▼

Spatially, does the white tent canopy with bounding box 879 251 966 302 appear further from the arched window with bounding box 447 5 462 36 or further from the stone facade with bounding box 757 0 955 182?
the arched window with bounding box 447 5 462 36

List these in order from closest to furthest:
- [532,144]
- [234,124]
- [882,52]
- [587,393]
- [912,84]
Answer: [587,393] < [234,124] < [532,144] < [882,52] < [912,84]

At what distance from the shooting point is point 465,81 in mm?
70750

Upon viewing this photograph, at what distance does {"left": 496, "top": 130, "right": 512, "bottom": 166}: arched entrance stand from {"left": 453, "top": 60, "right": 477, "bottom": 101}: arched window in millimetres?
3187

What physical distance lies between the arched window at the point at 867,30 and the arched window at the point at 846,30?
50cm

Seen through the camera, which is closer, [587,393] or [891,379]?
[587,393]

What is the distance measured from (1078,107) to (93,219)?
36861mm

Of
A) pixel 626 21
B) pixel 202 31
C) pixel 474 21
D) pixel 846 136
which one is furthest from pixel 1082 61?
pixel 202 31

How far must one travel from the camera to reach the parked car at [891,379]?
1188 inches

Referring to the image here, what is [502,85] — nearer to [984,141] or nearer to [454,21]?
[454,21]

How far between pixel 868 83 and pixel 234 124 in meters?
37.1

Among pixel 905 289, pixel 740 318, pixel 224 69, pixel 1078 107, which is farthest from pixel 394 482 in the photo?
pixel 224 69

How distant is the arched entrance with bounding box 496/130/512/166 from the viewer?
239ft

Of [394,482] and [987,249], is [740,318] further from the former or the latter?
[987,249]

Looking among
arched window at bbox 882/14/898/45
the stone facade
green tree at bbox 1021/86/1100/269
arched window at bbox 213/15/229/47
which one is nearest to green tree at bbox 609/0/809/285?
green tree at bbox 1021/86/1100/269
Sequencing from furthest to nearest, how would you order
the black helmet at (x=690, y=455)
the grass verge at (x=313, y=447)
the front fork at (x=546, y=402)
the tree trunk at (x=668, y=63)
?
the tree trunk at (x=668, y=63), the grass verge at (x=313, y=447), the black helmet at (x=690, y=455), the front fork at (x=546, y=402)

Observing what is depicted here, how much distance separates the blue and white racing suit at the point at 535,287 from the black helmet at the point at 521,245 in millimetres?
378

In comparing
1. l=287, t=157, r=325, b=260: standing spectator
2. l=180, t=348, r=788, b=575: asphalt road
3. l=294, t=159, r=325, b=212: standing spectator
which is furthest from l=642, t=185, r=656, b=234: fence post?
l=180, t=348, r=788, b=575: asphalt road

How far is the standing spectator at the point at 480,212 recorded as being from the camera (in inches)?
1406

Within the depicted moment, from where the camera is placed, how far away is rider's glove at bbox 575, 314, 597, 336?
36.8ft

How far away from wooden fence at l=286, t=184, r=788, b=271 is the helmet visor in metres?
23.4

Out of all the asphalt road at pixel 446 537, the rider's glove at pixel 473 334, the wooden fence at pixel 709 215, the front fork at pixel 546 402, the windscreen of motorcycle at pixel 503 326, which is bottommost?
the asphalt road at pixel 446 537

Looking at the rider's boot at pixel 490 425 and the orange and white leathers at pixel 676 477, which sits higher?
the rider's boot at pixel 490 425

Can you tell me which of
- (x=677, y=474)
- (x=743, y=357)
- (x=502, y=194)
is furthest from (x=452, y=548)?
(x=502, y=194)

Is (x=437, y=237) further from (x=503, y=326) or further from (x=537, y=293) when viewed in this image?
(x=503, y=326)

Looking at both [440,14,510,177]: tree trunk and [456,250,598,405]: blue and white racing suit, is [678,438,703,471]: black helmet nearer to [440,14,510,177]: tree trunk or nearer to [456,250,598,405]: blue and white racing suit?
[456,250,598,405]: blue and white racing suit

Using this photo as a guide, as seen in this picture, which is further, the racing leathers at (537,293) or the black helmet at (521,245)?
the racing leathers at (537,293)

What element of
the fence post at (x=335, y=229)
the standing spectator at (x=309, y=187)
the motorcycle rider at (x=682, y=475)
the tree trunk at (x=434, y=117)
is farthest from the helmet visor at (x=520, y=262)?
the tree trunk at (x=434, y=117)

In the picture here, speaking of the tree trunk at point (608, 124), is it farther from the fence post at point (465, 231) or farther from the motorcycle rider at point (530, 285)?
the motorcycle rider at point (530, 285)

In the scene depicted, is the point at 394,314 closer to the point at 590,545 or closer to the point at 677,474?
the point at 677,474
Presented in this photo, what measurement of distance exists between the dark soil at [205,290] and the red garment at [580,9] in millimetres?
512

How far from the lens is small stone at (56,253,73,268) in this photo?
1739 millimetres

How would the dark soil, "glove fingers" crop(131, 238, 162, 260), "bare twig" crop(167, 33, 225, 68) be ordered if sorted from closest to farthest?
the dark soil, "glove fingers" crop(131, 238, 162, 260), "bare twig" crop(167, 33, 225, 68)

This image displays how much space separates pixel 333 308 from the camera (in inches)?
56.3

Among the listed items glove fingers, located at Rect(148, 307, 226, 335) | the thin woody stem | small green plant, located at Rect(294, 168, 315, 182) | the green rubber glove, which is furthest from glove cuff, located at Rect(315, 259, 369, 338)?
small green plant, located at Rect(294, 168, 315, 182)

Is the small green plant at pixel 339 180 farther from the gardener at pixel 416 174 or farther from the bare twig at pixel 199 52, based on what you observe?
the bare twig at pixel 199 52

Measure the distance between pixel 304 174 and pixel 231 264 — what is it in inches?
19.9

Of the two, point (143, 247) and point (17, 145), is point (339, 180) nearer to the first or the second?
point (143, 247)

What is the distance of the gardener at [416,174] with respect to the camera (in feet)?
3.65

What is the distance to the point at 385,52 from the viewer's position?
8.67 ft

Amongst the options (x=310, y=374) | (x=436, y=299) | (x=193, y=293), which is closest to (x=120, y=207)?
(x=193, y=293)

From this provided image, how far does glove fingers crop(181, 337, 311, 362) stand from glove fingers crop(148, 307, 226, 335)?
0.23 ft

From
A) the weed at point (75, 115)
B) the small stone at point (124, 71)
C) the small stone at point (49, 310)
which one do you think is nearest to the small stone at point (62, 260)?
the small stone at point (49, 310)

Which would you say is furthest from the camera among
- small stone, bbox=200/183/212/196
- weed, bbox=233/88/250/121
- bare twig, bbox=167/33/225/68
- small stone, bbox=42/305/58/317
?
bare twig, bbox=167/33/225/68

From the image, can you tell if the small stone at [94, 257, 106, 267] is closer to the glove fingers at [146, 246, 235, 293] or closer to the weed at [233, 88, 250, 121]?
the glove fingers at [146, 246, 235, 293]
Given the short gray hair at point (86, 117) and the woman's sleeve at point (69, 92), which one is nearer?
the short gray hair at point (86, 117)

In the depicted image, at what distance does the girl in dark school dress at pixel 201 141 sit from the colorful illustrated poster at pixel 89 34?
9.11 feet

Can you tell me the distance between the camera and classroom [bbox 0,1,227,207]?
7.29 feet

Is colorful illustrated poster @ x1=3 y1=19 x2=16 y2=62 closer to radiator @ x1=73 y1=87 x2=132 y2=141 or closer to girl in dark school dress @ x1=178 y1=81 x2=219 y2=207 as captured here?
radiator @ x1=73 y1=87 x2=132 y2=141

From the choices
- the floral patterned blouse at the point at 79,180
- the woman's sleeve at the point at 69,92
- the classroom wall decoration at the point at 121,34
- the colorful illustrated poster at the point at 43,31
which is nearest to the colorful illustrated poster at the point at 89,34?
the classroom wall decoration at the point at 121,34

▲

→ EXERCISE OBJECTIVE:
Lay out the records from the line containing "Is colorful illustrated" down to the end of the records as a two-column CSV with the header record,answer and one row per record. Put each record's text and its answer in their own quoted field, with line breaks replaced by spaces.

→ ANSWER:
record,answer
"Is colorful illustrated poster @ x1=3 y1=19 x2=16 y2=62 closer to radiator @ x1=73 y1=87 x2=132 y2=141 or closer to girl in dark school dress @ x1=178 y1=81 x2=219 y2=207 as captured here?","radiator @ x1=73 y1=87 x2=132 y2=141"
"From the choices - the floral patterned blouse at the point at 79,180 - the woman's sleeve at the point at 69,92 - the classroom wall decoration at the point at 121,34 - the colorful illustrated poster at the point at 43,31 which is nearest to the colorful illustrated poster at the point at 89,34?","the classroom wall decoration at the point at 121,34"